As is with most of producer Aanand L Rai’s films, the story is set in a small-town and its characteristic flavour does stand out in small vignettes and frames (courtesy cinematographer Jayakrishna Gummadi). Like in most of Rai’s productions the heroine is no pushover either.

Rani Kashyap (Taapsee Pannu) is all spunk and verve. Never mind that she is married off in an arranged match to an engineer Rishu (Vikrant Massey), who we soon find is dead. Just when you think it’s a cautionary tale of arranged marriage and how two strangers thrown in a bed even in holy matrimony can wreak havoc, the film takes you on a new tangent.

Not that the track the narrative follows is all that new. Many a film of yore has treaded this ground of good guy vs bad one. Here the line between the two fuses for a while, till one of them turns out to be a real cad.

Without meaning to serve a spoiler let it be stated that Harshvardhan Rane’s character of Neel the lover is poorly etched. But for flexing his muscles and a few smooching scenes, he gets to do little and frankly there is no depth to his stereotypical portrayal. Taapsee Pannu with some cheesy and some smart one-liners, however, keeps the flow going. Attired in brightly coloured sarees she looks red hot and her disappointment with her husband is understandable.

Director Vinil Mathew intercuts the scenes well. The writing with twists and turns tries to keep you invested, even when the tale takes a bizarre turn and you can smell the rat, ahem the truth behind the murder from a mile. Though the narrative tries to engross us in a guessing game the tell-tale signs are easy to decipher.

Underline the line—Mein jab Vishu se pehli bar mili toh woh engineer tha, agali baar mera pati aur teesri baar aashiq. Vikrant Massey is in fine form though. From a diffident husband to one seeking his pound of flesh from an erring wife and her lover, he gets the mercurial shades of his character right. The film, however, does take the wrong turn more than once. The cocktail of love, sex, betrayal and murder leaves you demanding more. The so-called intense shades of love with a peculiar sacrifice thrown in as proof are described rather than felt.

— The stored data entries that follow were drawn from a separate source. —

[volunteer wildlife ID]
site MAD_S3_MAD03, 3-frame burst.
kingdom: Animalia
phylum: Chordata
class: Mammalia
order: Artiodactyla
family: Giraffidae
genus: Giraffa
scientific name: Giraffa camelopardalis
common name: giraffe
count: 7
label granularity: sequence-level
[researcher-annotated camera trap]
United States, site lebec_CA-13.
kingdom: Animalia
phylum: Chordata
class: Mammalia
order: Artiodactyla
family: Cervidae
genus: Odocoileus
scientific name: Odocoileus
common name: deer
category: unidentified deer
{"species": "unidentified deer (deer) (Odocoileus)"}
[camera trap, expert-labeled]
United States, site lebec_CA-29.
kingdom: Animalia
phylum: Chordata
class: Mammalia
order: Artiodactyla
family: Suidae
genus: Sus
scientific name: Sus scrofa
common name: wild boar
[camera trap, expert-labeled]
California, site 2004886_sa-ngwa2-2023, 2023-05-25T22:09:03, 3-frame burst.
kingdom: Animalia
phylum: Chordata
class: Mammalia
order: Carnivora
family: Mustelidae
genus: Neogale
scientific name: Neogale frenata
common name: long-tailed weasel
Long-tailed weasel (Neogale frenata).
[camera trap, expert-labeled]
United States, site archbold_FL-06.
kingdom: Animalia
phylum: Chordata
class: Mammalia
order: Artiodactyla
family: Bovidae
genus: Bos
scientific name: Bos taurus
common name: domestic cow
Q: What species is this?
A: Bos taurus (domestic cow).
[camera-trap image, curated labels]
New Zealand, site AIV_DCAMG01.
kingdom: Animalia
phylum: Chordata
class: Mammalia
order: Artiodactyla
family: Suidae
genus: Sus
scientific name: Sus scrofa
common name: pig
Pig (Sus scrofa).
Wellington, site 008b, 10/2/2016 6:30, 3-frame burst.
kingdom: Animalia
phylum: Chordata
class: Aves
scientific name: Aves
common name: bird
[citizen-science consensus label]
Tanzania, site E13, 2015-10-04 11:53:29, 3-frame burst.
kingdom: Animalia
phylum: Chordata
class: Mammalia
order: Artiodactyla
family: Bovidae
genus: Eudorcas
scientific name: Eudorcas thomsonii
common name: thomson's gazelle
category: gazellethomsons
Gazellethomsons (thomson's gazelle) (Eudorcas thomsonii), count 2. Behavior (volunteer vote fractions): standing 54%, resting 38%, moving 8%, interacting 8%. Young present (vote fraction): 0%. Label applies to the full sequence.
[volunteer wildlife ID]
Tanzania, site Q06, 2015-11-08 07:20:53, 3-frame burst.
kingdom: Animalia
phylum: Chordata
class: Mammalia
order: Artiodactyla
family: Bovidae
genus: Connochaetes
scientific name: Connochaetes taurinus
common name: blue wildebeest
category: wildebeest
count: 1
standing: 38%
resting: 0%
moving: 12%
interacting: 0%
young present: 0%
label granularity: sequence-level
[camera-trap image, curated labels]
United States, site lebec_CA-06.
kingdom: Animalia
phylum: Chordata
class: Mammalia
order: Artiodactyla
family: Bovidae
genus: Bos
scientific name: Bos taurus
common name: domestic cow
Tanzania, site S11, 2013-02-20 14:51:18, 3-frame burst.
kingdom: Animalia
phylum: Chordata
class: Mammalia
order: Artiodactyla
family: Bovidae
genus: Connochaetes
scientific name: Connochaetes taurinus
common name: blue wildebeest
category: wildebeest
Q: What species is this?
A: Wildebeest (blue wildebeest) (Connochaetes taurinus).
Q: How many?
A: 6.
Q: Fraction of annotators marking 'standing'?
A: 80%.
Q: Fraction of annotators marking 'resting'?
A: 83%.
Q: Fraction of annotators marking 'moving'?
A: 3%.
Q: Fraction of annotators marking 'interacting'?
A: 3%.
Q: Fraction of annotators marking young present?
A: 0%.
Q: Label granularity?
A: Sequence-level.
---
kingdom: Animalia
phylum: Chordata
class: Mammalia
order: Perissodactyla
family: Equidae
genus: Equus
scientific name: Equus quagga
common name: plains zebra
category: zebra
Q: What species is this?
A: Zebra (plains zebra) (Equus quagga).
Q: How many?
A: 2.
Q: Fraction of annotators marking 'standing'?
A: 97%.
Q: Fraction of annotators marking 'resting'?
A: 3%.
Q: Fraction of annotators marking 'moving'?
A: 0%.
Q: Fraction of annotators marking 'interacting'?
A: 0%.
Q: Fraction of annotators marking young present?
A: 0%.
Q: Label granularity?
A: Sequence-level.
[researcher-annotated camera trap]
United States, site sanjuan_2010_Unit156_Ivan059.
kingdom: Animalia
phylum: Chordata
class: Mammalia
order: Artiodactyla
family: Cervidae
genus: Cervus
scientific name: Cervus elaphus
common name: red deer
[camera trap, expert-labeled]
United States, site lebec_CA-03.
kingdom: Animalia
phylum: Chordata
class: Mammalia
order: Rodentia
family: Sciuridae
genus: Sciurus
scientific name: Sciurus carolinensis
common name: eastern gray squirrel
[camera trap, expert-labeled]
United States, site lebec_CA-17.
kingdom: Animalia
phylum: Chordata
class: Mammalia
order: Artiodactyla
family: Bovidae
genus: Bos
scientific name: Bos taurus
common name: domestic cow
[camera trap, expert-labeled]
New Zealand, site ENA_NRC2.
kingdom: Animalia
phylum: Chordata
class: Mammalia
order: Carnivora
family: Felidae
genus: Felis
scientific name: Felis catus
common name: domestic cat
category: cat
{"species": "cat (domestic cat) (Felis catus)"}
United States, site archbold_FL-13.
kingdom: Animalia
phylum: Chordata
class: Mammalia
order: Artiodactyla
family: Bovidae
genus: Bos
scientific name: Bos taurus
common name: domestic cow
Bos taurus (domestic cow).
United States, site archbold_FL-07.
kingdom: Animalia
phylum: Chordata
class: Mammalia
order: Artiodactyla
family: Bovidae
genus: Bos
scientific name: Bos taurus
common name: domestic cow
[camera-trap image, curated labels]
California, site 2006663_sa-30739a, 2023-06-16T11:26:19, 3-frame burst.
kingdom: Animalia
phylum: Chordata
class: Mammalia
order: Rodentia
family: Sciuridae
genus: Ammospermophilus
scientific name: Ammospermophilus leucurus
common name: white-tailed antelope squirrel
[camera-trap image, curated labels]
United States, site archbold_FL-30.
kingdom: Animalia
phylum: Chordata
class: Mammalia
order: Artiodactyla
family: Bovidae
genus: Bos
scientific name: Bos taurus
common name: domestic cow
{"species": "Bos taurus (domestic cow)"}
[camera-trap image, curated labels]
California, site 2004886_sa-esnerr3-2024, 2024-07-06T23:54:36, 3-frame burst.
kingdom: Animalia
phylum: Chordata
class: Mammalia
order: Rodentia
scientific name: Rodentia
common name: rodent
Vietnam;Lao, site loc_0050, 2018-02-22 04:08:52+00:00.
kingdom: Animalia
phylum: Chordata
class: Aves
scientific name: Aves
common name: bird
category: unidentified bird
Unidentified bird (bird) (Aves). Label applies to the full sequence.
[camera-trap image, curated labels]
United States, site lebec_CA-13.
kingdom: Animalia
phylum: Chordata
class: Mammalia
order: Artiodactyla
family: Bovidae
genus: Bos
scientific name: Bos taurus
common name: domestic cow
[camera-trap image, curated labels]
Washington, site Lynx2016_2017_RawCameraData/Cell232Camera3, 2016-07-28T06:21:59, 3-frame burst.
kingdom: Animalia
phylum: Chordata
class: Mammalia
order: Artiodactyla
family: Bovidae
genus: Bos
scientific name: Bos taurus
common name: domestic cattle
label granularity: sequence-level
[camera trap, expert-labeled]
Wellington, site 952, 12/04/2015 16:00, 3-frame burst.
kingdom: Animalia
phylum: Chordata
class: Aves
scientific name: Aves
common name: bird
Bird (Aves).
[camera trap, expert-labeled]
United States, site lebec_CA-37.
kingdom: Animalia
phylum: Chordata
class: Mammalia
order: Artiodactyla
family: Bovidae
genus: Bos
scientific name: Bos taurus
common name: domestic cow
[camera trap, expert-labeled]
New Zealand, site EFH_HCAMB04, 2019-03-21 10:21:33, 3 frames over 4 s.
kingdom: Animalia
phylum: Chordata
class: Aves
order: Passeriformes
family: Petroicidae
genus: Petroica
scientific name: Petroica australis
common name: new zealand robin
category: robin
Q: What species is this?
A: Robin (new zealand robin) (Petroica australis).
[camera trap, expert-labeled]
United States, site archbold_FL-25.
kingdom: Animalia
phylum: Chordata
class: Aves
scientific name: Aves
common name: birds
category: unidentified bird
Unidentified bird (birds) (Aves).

Besides, feminists might take offence at the word tota, which by the way the heroine herself uses to describe her beauty. But, of course, whether a film is a film meant to entertainor to hold a light to causes, feminist or otherwise, is a larger debate.

Haseen Dillruba is clearly not an outright dud, but a hit and miss exercise which works now and then. Not so haseen, streaming on Netflix you can watch it if you have nothing better to do.